-- Source information follows --

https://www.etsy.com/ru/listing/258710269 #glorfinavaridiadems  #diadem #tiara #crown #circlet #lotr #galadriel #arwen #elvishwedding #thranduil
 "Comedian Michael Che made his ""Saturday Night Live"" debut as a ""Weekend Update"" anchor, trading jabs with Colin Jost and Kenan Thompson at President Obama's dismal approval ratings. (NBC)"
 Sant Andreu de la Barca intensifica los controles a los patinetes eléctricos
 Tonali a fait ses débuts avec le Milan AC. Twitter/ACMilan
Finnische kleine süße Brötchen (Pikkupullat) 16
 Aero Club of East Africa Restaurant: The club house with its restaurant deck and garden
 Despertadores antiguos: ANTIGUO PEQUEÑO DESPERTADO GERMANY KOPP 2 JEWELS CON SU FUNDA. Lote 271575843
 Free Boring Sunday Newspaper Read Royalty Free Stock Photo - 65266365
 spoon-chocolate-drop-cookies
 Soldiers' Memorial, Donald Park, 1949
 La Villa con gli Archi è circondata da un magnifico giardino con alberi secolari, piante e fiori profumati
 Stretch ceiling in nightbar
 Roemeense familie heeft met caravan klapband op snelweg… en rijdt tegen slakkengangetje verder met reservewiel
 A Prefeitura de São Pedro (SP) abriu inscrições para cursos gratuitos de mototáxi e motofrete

-- Source information concluded --

* [The task]: Please copy each line of the entries in which the word "with" shows up.

* [Response]:
 "Comedian Michael Che made his ""Saturday Night Live"" debut as a ""Weekend Update"" anchor, trading jabs with Colin Jost and Kenan Thompson at President Obama's dismal approval ratings. (NBC)"
 Aero Club of East Africa Restaurant: The club house with its restaurant deck and garden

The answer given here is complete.